とは言え、名前を出すような事した覚えはない。強いて言うならシャドルとのPVPくらいかな?でも、リヒカルドは商人って言っていたし、闘技場に顔出すかなぁ……?
「失礼、昨日生産ギルドで中々目を引く依頼を見つけましてね、女だけど男物の特攻服が欲しいという……あまりにも衝撃的だったので、依頼者の名前を憶えていたんですよ。」
「あーあれかぁ……」
依頼は受ける受けない関係なく内容は見れるからね。割と早めに竹輪天さんが受注してくれたけど、見た人はそれなりにいるよね。見られて困るわけでも無かったし別にいいけど。
「こんな依頼誰も受けないだろうなとは思ってましたが、その恰好を見るにいい人に出会えたみたいですね。」
「おぉ竹輪天って奴に作ってもらってのぉ。」
「竹輪天さんですか!これは偶然ですね、ピンキーのこの衣装も竹輪天さんに作っていただいたんですよ。」
「えへへぇ、かわいいでしょー」
嬉しそうに魔法少女風ドレスのスカートの裾をちょこんと持ち上げ、見せびらかすようにふりふりするピンキーちゃんは確かに可愛い。竹輪天さん、こんなのも作れるのか……凄いし世間狭いな。

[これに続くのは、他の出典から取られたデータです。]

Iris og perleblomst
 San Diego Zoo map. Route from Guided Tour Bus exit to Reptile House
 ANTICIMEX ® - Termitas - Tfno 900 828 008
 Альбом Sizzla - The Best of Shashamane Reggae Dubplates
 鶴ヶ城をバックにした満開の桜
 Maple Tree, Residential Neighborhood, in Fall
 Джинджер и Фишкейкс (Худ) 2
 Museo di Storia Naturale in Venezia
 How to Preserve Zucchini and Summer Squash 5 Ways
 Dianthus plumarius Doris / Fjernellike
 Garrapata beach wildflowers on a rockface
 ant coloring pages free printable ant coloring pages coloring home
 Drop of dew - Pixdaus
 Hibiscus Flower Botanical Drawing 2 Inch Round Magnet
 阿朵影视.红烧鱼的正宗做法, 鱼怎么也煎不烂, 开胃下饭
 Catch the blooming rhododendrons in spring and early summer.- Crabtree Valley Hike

そして後ろの2人はそんなピンキーちゃんを見てニマニマすな。私とは別のベクトルで近寄りがたい人になっているよ……?
「あゝ天使……さて、オウカさん。実はあなたに依頼したいことがありまして。」
「依頼?護衛か?」
「その通りです。今回の出来事で少し慢心していたと気づきましたよ。ソレイユさんも戦えるのですが、彼女は良くて少数の盗賊であれば戦えるレベル。先ほどのような大多数はぶっちゃけ無理です。」
「本当の事だが、こうもさらっと言われると傷つくぞ?」
リヒカルドの頭に軽く拳骨を落とすソレイユ。力は全然籠ってないのだろう、リヒカルドは何もなかったかのようにそれを無視して話を続ける。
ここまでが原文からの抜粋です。